- _REQUIREMENT_:
Write out each line exactly as given. Leave the pictures out of your copy.

::::::::

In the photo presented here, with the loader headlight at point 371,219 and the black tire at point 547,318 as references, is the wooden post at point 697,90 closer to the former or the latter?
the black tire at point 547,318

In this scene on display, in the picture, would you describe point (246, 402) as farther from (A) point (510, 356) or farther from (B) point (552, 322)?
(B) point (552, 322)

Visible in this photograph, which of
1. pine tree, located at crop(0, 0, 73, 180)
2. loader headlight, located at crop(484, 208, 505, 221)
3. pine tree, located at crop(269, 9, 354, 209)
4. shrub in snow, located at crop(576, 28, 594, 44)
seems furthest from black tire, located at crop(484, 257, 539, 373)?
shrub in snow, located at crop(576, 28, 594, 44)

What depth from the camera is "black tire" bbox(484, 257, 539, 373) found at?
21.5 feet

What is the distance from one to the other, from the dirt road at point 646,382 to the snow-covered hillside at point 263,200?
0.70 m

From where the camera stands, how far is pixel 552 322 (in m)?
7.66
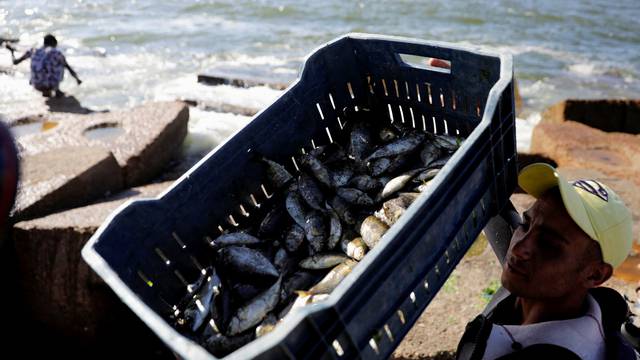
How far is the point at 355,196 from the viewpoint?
2.96m

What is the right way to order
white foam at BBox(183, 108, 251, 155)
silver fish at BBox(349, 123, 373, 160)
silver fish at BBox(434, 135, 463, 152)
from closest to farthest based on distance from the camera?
silver fish at BBox(434, 135, 463, 152) → silver fish at BBox(349, 123, 373, 160) → white foam at BBox(183, 108, 251, 155)

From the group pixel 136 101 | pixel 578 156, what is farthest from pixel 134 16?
pixel 578 156

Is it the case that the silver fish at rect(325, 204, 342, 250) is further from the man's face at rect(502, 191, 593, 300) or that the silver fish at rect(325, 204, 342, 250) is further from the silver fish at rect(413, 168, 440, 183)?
the man's face at rect(502, 191, 593, 300)

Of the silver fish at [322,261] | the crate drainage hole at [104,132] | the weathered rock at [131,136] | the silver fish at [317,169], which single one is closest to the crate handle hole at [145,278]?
the silver fish at [322,261]

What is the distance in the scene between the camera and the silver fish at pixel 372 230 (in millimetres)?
2598

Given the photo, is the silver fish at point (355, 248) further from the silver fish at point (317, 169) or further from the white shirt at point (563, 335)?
the white shirt at point (563, 335)

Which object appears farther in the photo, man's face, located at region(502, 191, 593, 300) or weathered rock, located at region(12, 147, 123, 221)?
weathered rock, located at region(12, 147, 123, 221)

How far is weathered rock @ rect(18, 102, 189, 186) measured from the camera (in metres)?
6.20

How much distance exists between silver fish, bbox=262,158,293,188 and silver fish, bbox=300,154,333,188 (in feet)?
0.38

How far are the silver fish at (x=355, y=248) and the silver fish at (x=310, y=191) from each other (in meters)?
0.30

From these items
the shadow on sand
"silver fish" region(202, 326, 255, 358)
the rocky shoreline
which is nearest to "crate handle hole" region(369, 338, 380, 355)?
"silver fish" region(202, 326, 255, 358)

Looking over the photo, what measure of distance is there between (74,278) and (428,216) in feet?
10.1

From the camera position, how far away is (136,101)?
36.4ft

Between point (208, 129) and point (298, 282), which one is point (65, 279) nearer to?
point (298, 282)
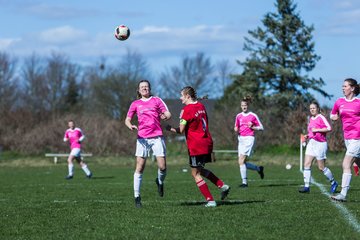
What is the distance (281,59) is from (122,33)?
133 ft

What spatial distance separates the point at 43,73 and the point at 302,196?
2333 inches

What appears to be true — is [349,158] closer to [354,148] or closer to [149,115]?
[354,148]

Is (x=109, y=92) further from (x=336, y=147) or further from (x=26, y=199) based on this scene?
(x=26, y=199)

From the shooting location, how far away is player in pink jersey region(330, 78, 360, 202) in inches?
453

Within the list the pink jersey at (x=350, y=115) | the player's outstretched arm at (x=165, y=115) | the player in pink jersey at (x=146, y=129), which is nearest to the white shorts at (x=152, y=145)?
the player in pink jersey at (x=146, y=129)

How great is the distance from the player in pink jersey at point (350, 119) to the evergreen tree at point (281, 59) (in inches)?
1587

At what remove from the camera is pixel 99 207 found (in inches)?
452

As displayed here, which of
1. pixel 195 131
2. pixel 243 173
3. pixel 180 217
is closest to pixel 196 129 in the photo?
pixel 195 131

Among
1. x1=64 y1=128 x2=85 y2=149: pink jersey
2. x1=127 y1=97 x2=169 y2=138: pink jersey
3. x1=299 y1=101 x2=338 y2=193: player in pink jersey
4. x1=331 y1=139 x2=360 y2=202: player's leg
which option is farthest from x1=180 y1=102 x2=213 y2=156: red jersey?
x1=64 y1=128 x2=85 y2=149: pink jersey

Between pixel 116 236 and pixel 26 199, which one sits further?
pixel 26 199

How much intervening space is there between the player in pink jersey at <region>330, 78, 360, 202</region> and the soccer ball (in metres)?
4.53

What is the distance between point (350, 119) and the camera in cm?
1159

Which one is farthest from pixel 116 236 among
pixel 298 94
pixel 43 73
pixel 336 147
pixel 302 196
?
pixel 43 73

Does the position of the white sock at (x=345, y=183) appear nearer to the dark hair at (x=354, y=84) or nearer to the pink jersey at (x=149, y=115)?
the dark hair at (x=354, y=84)
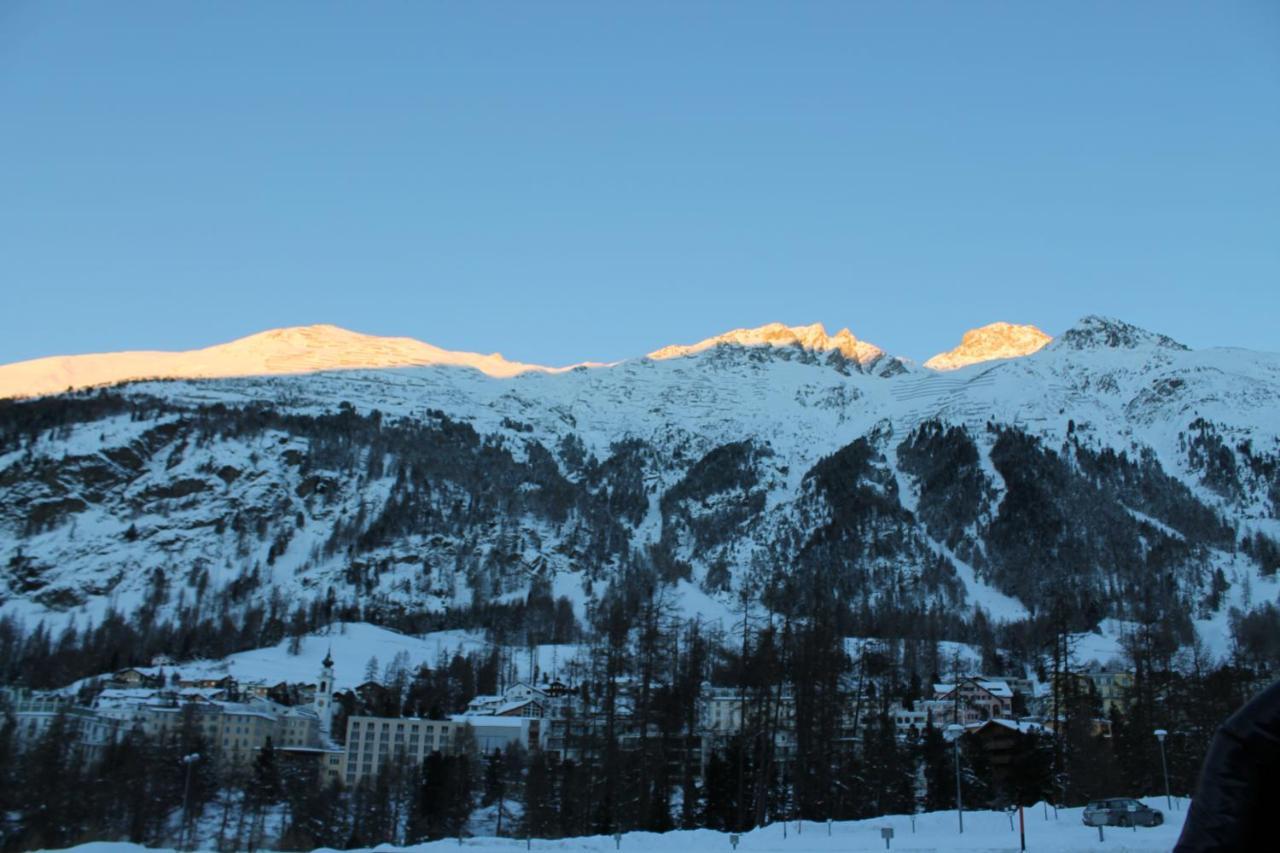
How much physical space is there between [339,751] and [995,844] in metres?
95.4

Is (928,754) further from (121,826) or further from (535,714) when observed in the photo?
(535,714)

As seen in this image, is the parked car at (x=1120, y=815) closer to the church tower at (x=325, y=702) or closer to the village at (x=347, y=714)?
the village at (x=347, y=714)

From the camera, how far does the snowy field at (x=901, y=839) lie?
31219mm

::::::::

- _EXERCISE SOLUTION_:
In the photo presented here, with the loader headlight at point 371,219 and the black tire at point 547,318 as references, is the wooden post at point 697,90 closer to the former or the latter?
the black tire at point 547,318

In this scene on display, in the picture, would you describe point (246, 402) as farther from (A) point (510, 356) or farther from (B) point (552, 322)?
(B) point (552, 322)

Visible in this photograph, which of
1. pine tree, located at crop(0, 0, 73, 180)
2. loader headlight, located at crop(484, 208, 505, 221)
3. pine tree, located at crop(269, 9, 354, 209)
4. shrub in snow, located at crop(576, 28, 594, 44)
seems furthest from black tire, located at crop(484, 257, 539, 373)?
shrub in snow, located at crop(576, 28, 594, 44)

What depth from the camera is "black tire" bbox(484, 257, 539, 373) found at?
21.5 feet

What is the distance from one to the other, from the dirt road at point 646,382 to the snow-covered hillside at point 263,200?
0.70 m

From where the camera stands, how far is pixel 552 322 (in m)?
7.66
How far is the point at 355,196 from the viewpoint?
2.96m

What is the right way to order
white foam at BBox(183, 108, 251, 155)
silver fish at BBox(349, 123, 373, 160)
silver fish at BBox(434, 135, 463, 152)
from closest to farthest based on distance from the camera?
silver fish at BBox(434, 135, 463, 152) → silver fish at BBox(349, 123, 373, 160) → white foam at BBox(183, 108, 251, 155)

From the group pixel 136 101 | pixel 578 156, what is farthest from pixel 134 16?
pixel 578 156

Is it the case that the silver fish at rect(325, 204, 342, 250) is further from the man's face at rect(502, 191, 593, 300) or that the silver fish at rect(325, 204, 342, 250) is further from the silver fish at rect(413, 168, 440, 183)?
the man's face at rect(502, 191, 593, 300)

Of the silver fish at [322,261] | the crate drainage hole at [104,132] | the weathered rock at [131,136] | the silver fish at [317,169], which single one is closest to the crate handle hole at [145,278]?
the silver fish at [322,261]

What is the distance in the scene between the camera and the silver fish at pixel 372 230 (in millimetres)?
2598

Given the photo, is the silver fish at point (355, 248) further from the silver fish at point (317, 169) or further from the white shirt at point (563, 335)?
the white shirt at point (563, 335)

Which object appears farther in the photo, man's face, located at region(502, 191, 593, 300) or weathered rock, located at region(12, 147, 123, 221)?
weathered rock, located at region(12, 147, 123, 221)

How far is weathered rock @ rect(18, 102, 189, 186) measured from the camera (in metres)?
6.20

How much distance exists between silver fish, bbox=262,158,293,188 and silver fish, bbox=300,154,333,188 (in feet)?
0.38

How far are the silver fish at (x=355, y=248) and the silver fish at (x=310, y=191) from each other (in meters)?
0.30

From these items
the shadow on sand
"silver fish" region(202, 326, 255, 358)
the rocky shoreline
which is nearest to "crate handle hole" region(369, 338, 380, 355)?
"silver fish" region(202, 326, 255, 358)

Looking over the photo, what measure of distance is there between (74,278) and (428,216) in feet?
10.1

From the camera position, how far away is (136,101)?
36.4ft

Between point (208, 129) and point (298, 282), which one is point (65, 279) nearer to?
point (298, 282)
What is the distance (281,59) is from (122,33)?
133 ft

What spatial distance separates the point at 43,73 and the point at 302,196?
2333 inches

What appears to be true — is [349,158] closer to [354,148] or closer to [149,115]?
[354,148]

Is (x=109, y=92) further from (x=336, y=147) or further from (x=26, y=199) based on this scene?
(x=26, y=199)

From the shooting location, how far away is player in pink jersey region(330, 78, 360, 202) in inches?
453

Within the list the pink jersey at (x=350, y=115) | the player's outstretched arm at (x=165, y=115) | the player in pink jersey at (x=146, y=129), which is nearest to the white shorts at (x=152, y=145)?
the player in pink jersey at (x=146, y=129)

How great is the distance from the player in pink jersey at point (350, 119) to the evergreen tree at point (281, 59) (in inches)?
1587

At what remove from the camera is pixel 99 207 found (in inches)?
452

As displayed here, which of
1. pixel 195 131
2. pixel 243 173
3. pixel 180 217
is closest to pixel 196 129 in the photo?
pixel 195 131

Among
1. x1=64 y1=128 x2=85 y2=149: pink jersey
2. x1=127 y1=97 x2=169 y2=138: pink jersey
3. x1=299 y1=101 x2=338 y2=193: player in pink jersey
4. x1=331 y1=139 x2=360 y2=202: player's leg
which option is farthest from x1=180 y1=102 x2=213 y2=156: red jersey?
x1=64 y1=128 x2=85 y2=149: pink jersey

Between pixel 116 236 and pixel 26 199, which one sits further?
pixel 26 199

How much intervening space is there between the player in pink jersey at <region>330, 78, 360, 202</region> and the soccer ball (in metres)?
4.53

What is the distance between point (350, 119) and the camera in cm?
1159

Which one is farthest from pixel 116 236 among
pixel 298 94
pixel 43 73
pixel 336 147
pixel 302 196
?
pixel 43 73

Does the position of the white sock at (x=345, y=183) appear nearer to the dark hair at (x=354, y=84) or nearer to the pink jersey at (x=149, y=115)?
the dark hair at (x=354, y=84)
How much physical space is there between [339,751] and [995,844] in metres?
95.4

Is (928,754) further from (121,826) or further from (535,714) when observed in the photo?
(535,714)

As seen in this image, is the parked car at (x=1120, y=815) closer to the church tower at (x=325, y=702) or closer to the village at (x=347, y=714)?
the village at (x=347, y=714)

From the camera, how far does the snowy field at (x=901, y=839) lie?
31219mm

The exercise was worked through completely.